やること
石油ファンヒーターの節約機能についての本文のうち、「我が家で使っている石油ファン」から「利用する方が良いと思います。」までを、「設定温度」を「目標温度」に置き換えて書き直してください。

本文抜粋
· · · · · · ·

通常であれば設定温度になるまで強火力で部屋を暖めますが、この機能は弱火力に固定をしてしまうようなので部屋全体を暖めるのに時間がかかってしまうと思います。
また、設定温度をキープするために通常モードなどでは定期的に火力が強くなることを考えると、弱火力では室温を維持できないと考えられます。
我が家で使っている石油ファンヒーターには火力調整機能は付いていないので、設定温度を調整することで弱火力をキープするようにしていますが、キープするための設定温度は「12~15℃」。
設定温度が15℃ほどなので室温もそのくらいです。これ以上暖めたいなら火力を一旦強くしないと暖まらないことがほとんどなので、弱火力固定でも同じことが起こると思います。

自分が暖かければ良い場合は節約効果が高くおすすめの機能ですが、部屋全体を暖めたい場合はこの後紹介する「ecoモード」を利用する方が良いと思います。
ecoモードを利用して節約した場合の節約効果
次にもう一つの節約機能「ecoモード」の場合の節約効果を検証していきます。
新ecoモードで節約。ワンタッチで省エネ運転
ecoモードONで1シーズン約3,900円(※1)以上お得!※すでに設定温度が20℃以下の場合は、そのままの設定温度で運転します。また、温度を下げることで削減される灯油の消費量は外気温・室温等により変動します。※1 FH-ST3618BYにおいてecoモード設定の有無にて比較。当社住環境試験室(10畳)にて室内初期温度7℃スタートとし、設定温度22℃とした場合の3時間後の灯油使用量の比較。●1シーズンの燃焼時間1,900時間、燃焼回転700回を想定。
(一般社団法人 日本ガス石油機器工業会自主基準より)

· · · · · · ·

提供データ
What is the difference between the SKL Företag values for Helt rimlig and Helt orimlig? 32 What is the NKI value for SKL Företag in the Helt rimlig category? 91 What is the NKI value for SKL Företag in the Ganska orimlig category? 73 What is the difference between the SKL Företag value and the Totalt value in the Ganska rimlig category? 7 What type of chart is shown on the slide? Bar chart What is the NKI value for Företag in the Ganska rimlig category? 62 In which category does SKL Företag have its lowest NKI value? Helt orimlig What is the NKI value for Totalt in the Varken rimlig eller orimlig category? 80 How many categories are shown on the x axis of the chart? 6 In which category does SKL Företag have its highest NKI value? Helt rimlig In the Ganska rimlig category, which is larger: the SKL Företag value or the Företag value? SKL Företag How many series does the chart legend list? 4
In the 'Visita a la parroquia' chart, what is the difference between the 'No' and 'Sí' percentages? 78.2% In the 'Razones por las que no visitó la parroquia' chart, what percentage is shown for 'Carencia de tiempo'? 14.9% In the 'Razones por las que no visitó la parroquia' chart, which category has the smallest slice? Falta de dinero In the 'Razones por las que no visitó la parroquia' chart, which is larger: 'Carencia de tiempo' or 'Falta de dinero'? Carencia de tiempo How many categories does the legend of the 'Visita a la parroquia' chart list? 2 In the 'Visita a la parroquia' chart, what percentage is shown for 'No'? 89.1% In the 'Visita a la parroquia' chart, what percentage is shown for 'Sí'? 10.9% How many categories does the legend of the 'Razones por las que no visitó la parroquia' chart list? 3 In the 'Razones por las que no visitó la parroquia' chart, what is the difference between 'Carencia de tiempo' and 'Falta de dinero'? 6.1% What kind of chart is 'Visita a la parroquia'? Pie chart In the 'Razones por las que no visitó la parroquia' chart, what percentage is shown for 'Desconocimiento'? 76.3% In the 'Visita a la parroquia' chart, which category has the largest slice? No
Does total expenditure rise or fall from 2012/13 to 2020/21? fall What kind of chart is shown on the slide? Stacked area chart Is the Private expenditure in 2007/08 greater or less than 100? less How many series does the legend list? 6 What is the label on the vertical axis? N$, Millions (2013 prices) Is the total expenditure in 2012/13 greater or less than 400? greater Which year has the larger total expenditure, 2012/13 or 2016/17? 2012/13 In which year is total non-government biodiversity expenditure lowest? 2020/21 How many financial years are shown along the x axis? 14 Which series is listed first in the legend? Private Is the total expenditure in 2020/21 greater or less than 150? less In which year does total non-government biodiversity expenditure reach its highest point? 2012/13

· · · · · · ·

解答例
我が家で使っている石油ファンヒーターには火力調整機能は付いていないので、目標温度を調整することで弱火力をキープするようにしていますが、キープするための目標温度は「12~15℃」。
目標温度が15℃ほどなので室温もそのくらいです。これ以上暖めたいなら火力を一旦強くしないと暖まらないことがほとんどなので、弱火力固定でも同じことが起こると思います。

自分が暖かければ良い場合は節約効果が高くおすすめの機能ですが、部屋全体を暖めたい場合はこの後紹介する「ecoモード」を利用する方が良いと思います。